■ WRITTEN REQUEST ■
Reproduce every item below word for word, leaving out the pictures.

■ MATERIAL PROVIDED ■
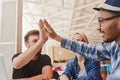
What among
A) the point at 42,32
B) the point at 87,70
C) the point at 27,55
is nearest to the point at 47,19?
the point at 87,70

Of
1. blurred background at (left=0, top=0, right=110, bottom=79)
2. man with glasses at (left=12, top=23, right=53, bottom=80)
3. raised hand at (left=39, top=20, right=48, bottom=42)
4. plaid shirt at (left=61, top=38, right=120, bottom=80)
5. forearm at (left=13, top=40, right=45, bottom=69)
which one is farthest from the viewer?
blurred background at (left=0, top=0, right=110, bottom=79)

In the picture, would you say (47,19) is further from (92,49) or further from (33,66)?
(92,49)

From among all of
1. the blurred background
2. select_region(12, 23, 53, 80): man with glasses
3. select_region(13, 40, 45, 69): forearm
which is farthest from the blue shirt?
the blurred background

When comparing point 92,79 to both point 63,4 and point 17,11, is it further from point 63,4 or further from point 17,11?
point 63,4

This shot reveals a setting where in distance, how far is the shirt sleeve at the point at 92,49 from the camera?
2.04 m

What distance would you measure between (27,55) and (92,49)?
585 millimetres

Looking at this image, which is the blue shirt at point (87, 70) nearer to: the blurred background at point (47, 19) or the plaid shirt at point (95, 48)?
the plaid shirt at point (95, 48)

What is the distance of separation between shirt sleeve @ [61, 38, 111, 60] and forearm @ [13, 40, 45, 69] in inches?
8.7

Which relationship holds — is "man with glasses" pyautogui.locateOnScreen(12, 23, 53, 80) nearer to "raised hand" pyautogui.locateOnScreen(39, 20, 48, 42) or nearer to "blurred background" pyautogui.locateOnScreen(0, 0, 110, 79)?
"raised hand" pyautogui.locateOnScreen(39, 20, 48, 42)

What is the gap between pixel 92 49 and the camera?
7.00 feet

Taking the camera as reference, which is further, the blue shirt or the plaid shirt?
the blue shirt

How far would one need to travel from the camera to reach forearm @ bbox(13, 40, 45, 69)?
7.32 ft

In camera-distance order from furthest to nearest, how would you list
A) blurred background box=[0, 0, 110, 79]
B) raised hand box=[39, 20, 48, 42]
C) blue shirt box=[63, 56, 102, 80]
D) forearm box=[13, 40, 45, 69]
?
blurred background box=[0, 0, 110, 79]
blue shirt box=[63, 56, 102, 80]
forearm box=[13, 40, 45, 69]
raised hand box=[39, 20, 48, 42]

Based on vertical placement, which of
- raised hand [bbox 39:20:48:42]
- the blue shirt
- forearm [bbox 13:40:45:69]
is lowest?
the blue shirt
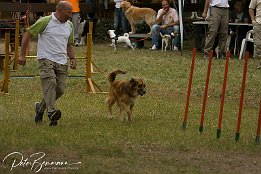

■ WRITTEN SOLUTION ■
What among
A) the point at 42,32
B) the point at 87,70
C) the point at 27,55
is nearest to the point at 47,19?
the point at 87,70

Of
1. blurred background at (left=0, top=0, right=110, bottom=79)
2. man with glasses at (left=12, top=23, right=53, bottom=80)
3. raised hand at (left=39, top=20, right=48, bottom=42)
4. plaid shirt at (left=61, top=38, right=120, bottom=80)
5. forearm at (left=13, top=40, right=45, bottom=69)
which one is farthest from the viewer?
blurred background at (left=0, top=0, right=110, bottom=79)

In the picture, would you say (47,19) is further from (92,49) or further from (33,66)?
(92,49)

From among all of
1. the blurred background
2. select_region(12, 23, 53, 80): man with glasses
3. select_region(13, 40, 45, 69): forearm
which is farthest from the blue shirt?
the blurred background

When comparing point 92,79 to both point 63,4 and point 17,11, is it further from point 63,4 or further from point 17,11?
point 63,4

This shot reveals a setting where in distance, how far is the shirt sleeve at the point at 92,49 from the camera?
2.04 m

What distance would you measure between (27,55) and (92,49)?
585 millimetres

Looking at this image, which is the blue shirt at point (87, 70) nearer to: the blurred background at point (47, 19) or the plaid shirt at point (95, 48)?
the plaid shirt at point (95, 48)

What is the distance of separation between shirt sleeve @ [61, 38, 111, 60] and forearm @ [13, 40, 45, 69] in inches?
8.7

Which relationship holds — is "man with glasses" pyautogui.locateOnScreen(12, 23, 53, 80) nearer to "raised hand" pyautogui.locateOnScreen(39, 20, 48, 42) or nearer to "blurred background" pyautogui.locateOnScreen(0, 0, 110, 79)?
"raised hand" pyautogui.locateOnScreen(39, 20, 48, 42)

What is the gap between pixel 92 49 and the camera?
7.00 feet

Taking the camera as reference, which is further, the blue shirt or the plaid shirt?
the blue shirt

How far would one need to travel from the camera to reach forearm @ bbox(13, 40, 45, 69)?
7.32 ft

In camera-distance order from furthest to nearest, how would you list
A) blurred background box=[0, 0, 110, 79]
B) raised hand box=[39, 20, 48, 42]
C) blue shirt box=[63, 56, 102, 80]
D) forearm box=[13, 40, 45, 69]
?
blurred background box=[0, 0, 110, 79]
blue shirt box=[63, 56, 102, 80]
forearm box=[13, 40, 45, 69]
raised hand box=[39, 20, 48, 42]

Based on vertical placement, which of
- raised hand [bbox 39:20:48:42]
- the blue shirt
- forearm [bbox 13:40:45:69]
is lowest?
the blue shirt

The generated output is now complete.